Zum Weltenbummler sei Chikungunya hauptsächlich durch den globalen Reise- und Warenverkehr geworden, sagt Schmidt-Chanasit. Allein an seinem Institut würden inzwischen jährlich etwa 200 infizierte Reisende behandelt - vor einigen Jahren seien es nur etwa 30 gewesen. Etwas überproportional meldeten sich ältere Menschen, ergänzt Frank. Möglicherweise seien Verläufe mit langanhaltenden Schmerzen bei ihnen häufiger, die sie nach Beendigung der Reise noch zu einem Arzt gehen lassen.

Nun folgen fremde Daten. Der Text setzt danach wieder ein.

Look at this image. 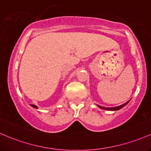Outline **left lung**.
Here are the masks:
<instances>
[{
	"label": "left lung",
	"instance_id": "8db88e82",
	"mask_svg": "<svg viewBox=\"0 0 151 151\" xmlns=\"http://www.w3.org/2000/svg\"><path fill=\"white\" fill-rule=\"evenodd\" d=\"M129 101H127V102L125 103L124 104L121 105V106H117V107H114V108H105V107H103V106H98L100 108H101V109H103V110H108V111H118V110H120L121 108L124 107L126 105H127L128 103H129Z\"/></svg>",
	"mask_w": 151,
	"mask_h": 151
}]
</instances>
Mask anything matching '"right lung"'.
I'll return each instance as SVG.
<instances>
[{"label":"right lung","instance_id":"1","mask_svg":"<svg viewBox=\"0 0 151 151\" xmlns=\"http://www.w3.org/2000/svg\"><path fill=\"white\" fill-rule=\"evenodd\" d=\"M30 106H31L32 107H33V108H38V107H37L36 106H35V105H30Z\"/></svg>","mask_w":151,"mask_h":151}]
</instances>
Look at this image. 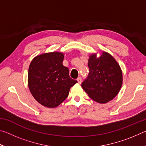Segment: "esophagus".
Returning a JSON list of instances; mask_svg holds the SVG:
<instances>
[{"label": "esophagus", "mask_w": 146, "mask_h": 146, "mask_svg": "<svg viewBox=\"0 0 146 146\" xmlns=\"http://www.w3.org/2000/svg\"><path fill=\"white\" fill-rule=\"evenodd\" d=\"M76 80H77V82L78 84H81V82H82V78L81 77H78Z\"/></svg>", "instance_id": "obj_1"}]
</instances>
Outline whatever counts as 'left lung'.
Returning a JSON list of instances; mask_svg holds the SVG:
<instances>
[{"instance_id":"8db88e82","label":"left lung","mask_w":146,"mask_h":146,"mask_svg":"<svg viewBox=\"0 0 146 146\" xmlns=\"http://www.w3.org/2000/svg\"><path fill=\"white\" fill-rule=\"evenodd\" d=\"M88 67V76L82 83L83 90L98 103L105 104L113 100L122 85V72L117 62L104 51L98 58L96 54H91Z\"/></svg>"}]
</instances>
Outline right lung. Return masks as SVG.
<instances>
[{"label": "right lung", "mask_w": 146, "mask_h": 146, "mask_svg": "<svg viewBox=\"0 0 146 146\" xmlns=\"http://www.w3.org/2000/svg\"><path fill=\"white\" fill-rule=\"evenodd\" d=\"M64 57L60 52L43 53L35 56L29 65V89L35 99L45 107H57L77 82L70 78L69 69L63 66Z\"/></svg>", "instance_id": "1"}]
</instances>
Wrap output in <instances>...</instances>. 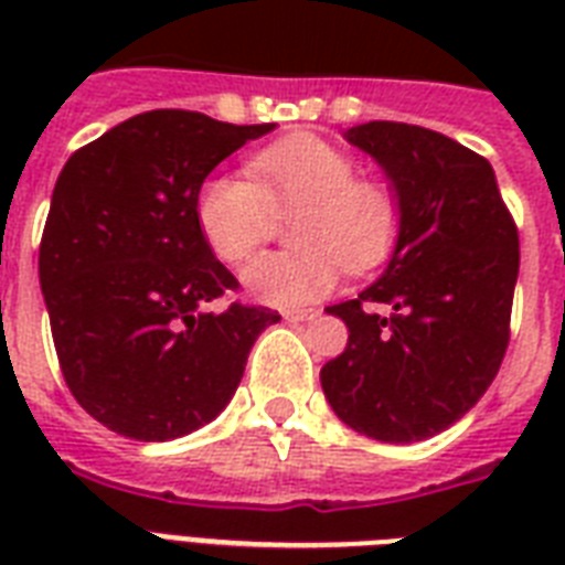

Wahrscheinlichkeit lokaler Ausbrüche in Südeuropa

Weitgehend unklar ist bislang auch, wie stark sich Chikungunya in Südeuropa ausbreiten könnte. Im Sommer 2007 gab es in der italienischen Provinz Ravenna einen Ausbruch mit mehr als 200 Infizierten. Ein 83-Jähriger starb. Die meisten Patienten waren Einwohner zweier an einem Fluss liegender Dörfer. Eingeschleppt hatte das Virus wahrscheinlich ein aus Südindien zurückgekehrter Reisender. Übertragen wurde es von Tigermücken, die inzwischen entlang der nördlichen Mittelmeerküste dauerhaft heimisch sind.

Weitere lokale Ausbrüche in Südeuropa halten Experten darum durchaus für möglich - vor allem in ausdauernd heißen Sommern. "Sind die Temperaturen zu niedrig, funktioniert die Übertragung der Viren viel schlechter", erklärt Frank. Selbst in Deutschland wurden schon erwachsene Exemplare, Eier und Larven der ursprünglich in Süd- und Südostasien heimischen Stechmückenart gefunden. "Aedes albopictus ist ein totaler Kulturfolger, ihr reicht das Wasser in einem Blumentopfuntersetzer, um sich zu vermehren", sagt Frank. "Für einen großen Chikungunya-Ausbruch in Europa wäre aber eine ungewöhnlich langanhaltende Hitzewelle nötig."